:: Extract to read ::

________________________

In the computer vision field, solutions for recovering a clear view through bad weather such as haze and fog have been actively developed and yet, it remains an open problem. A typical approach is to use a dark channel prior [1, 2], which assumes one of the RGB channels should be dark in natural objects. Berman et al. [3] remove haze effects by clustering similar colors throughout the image and fitting haze-lines in the RGB space. While color-based methods sometimes struggle with artificial objects that are white or gray, our method does not depend on color information but instead uses temporal information. Another approach for seeing through fog is to use a geometric constraint. O’Toole et al. [4] optically mask the light rays using a synchronized projector-camera system so that only the reflection from a designated depth is captured. A similar idea is implemented on a galvo and linear sensor system [5]. While these methods capture an image slice at designated depth, our method recovers the depths of a foggy scene.

Light-in-flight imaging, also known as transient imaging, conveys rich information of the imaged scene. The reader is referred to the recent survey by Jarabo et al. [6] for a comprehensive overview. Light-in-flight imagery can be obtained by an interferometer [7], holography [8, 9], femtosecond-pulsed laser [10–12], and single photon avalanche diode sensor (SPAD) [13]. Light-in-flight can be also recovered using the ToF camera, with which the cost can be significantly reduced while the temporal resolution becomes lower. Light-in-flight can be obtained by frequency and phase sweep [14–17] and optical coding [18, 19]. When the ultra-high speed response is obtained, removing the fog effect is much easier to achieve. Indeed, SPAD observations are applied for seeing through fog [20] by analyzing the distribution of photon arrivals. Our method bypasses the exact recovery of the time domain responses and simply uses a ToF camera without any hardware modifications.

________________________

:: Records supplied ::
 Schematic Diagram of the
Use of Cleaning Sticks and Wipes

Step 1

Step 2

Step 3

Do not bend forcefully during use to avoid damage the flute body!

________________________

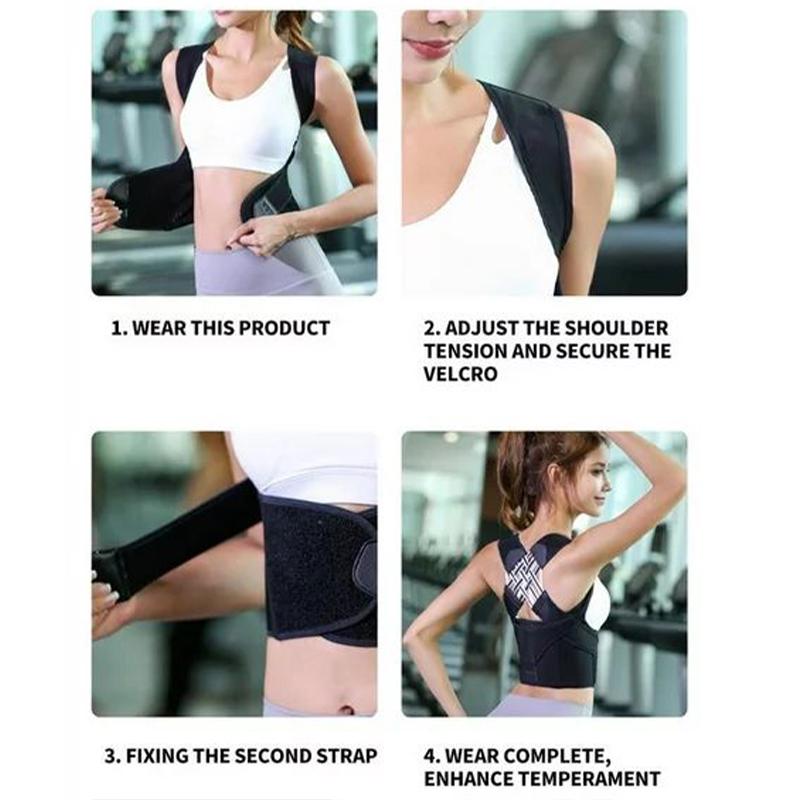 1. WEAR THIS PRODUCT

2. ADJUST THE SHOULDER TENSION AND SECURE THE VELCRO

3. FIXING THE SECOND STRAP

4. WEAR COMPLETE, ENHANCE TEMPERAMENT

________________________

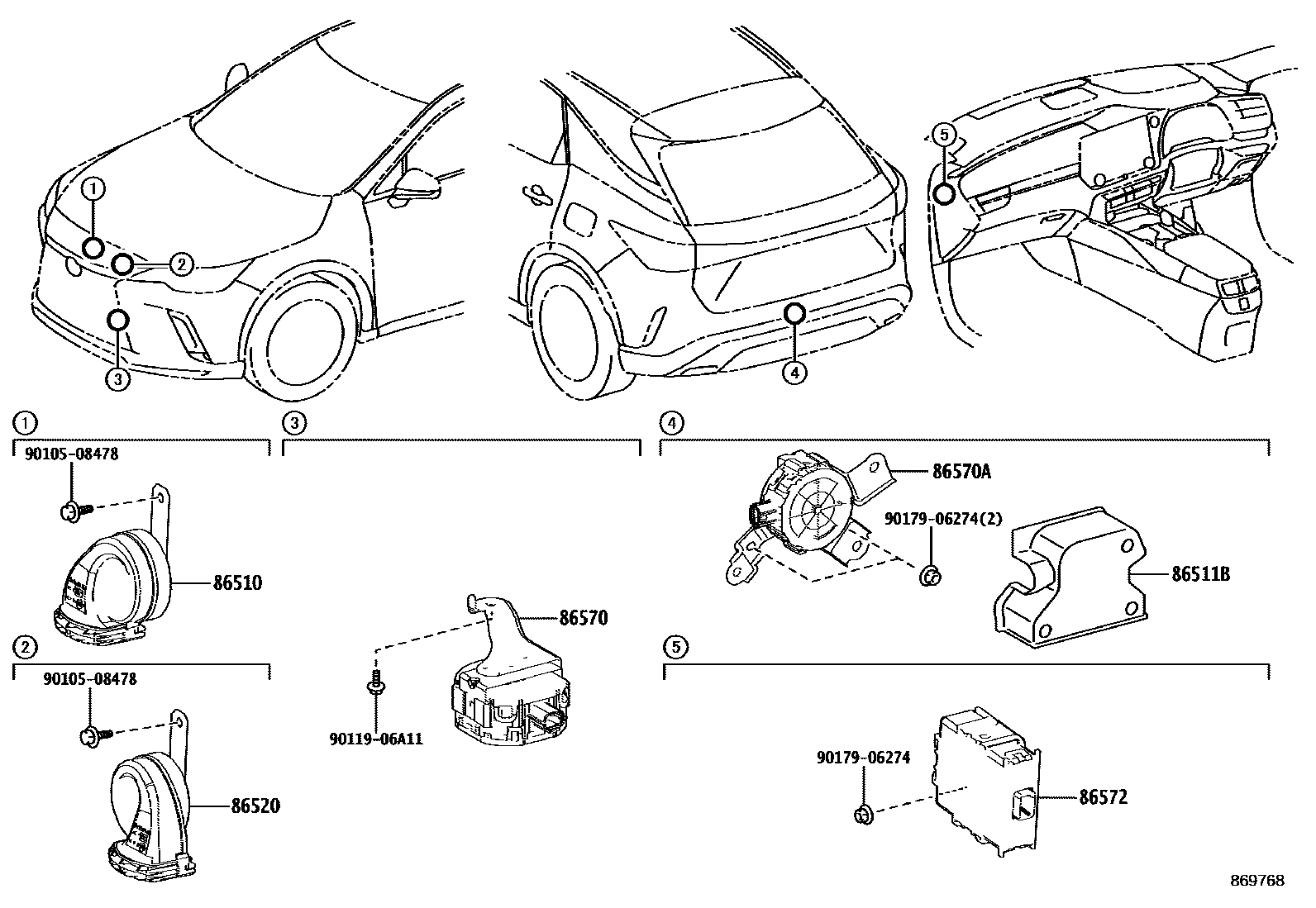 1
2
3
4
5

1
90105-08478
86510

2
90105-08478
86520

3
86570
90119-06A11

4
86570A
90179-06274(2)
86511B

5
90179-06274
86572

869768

________________________

:: Tasks ::
1. Rewrite the paragraph in the fog-imaging extract that begins "Light-in-flight imaging, also known as transient imaging" as a short bulleted list that keeps its main facts.
2. Carry on the extract about seeing through fog with ToF cameras, starting right after its final sentence.

:: Answers below ::
1.
- Light-in-flight imaging, also called transient imaging, conveys rich information about the imaged scene, and a survey by Jarabo et al. gives a comprehensive overview.
- It can be obtained with an interferometer, holography, a femtosecond-pulsed laser, or a single photon avalanche diode (SPAD) sensor.
- A ToF camera can also recover it, at much lower cost but with lower temporal resolution, through frequency and phase sweep or optical coding.
- With an ultra-high-speed response, removing fog is much easier. SPAD observations have been used to see through fog by analyzing the distribution of photon arrivals.
- The method described here skips exact recovery of time-domain responses and uses a ToF camera without any hardware modifications.

2.
Multi-path interference is a problem of ToF measurement. Waves of multiple paths caused by scattering and inter-reflection interfere and superpose into a single wave hence the measured depth becomes unreliable. Recovering the correct depth of the multi-path scene is of broad interest and has been studied using the 2-bounce model [21–23], parametric model [24, 25], K-sparsity [26, 27], simplified indirect reflection model [28], frequency analysis [29], consistency between ToF and stereo [30], and material database [31]. Our method falls into this class but is unique with regards to using both temporal and spatial information.

Fig. 2 Phasor representation of AMCW ToF camera observation. Amplitude and phase of the returned light corresponds to the reflectance and the depth of the object, respectively. Both are represented in the polar coordinate frame.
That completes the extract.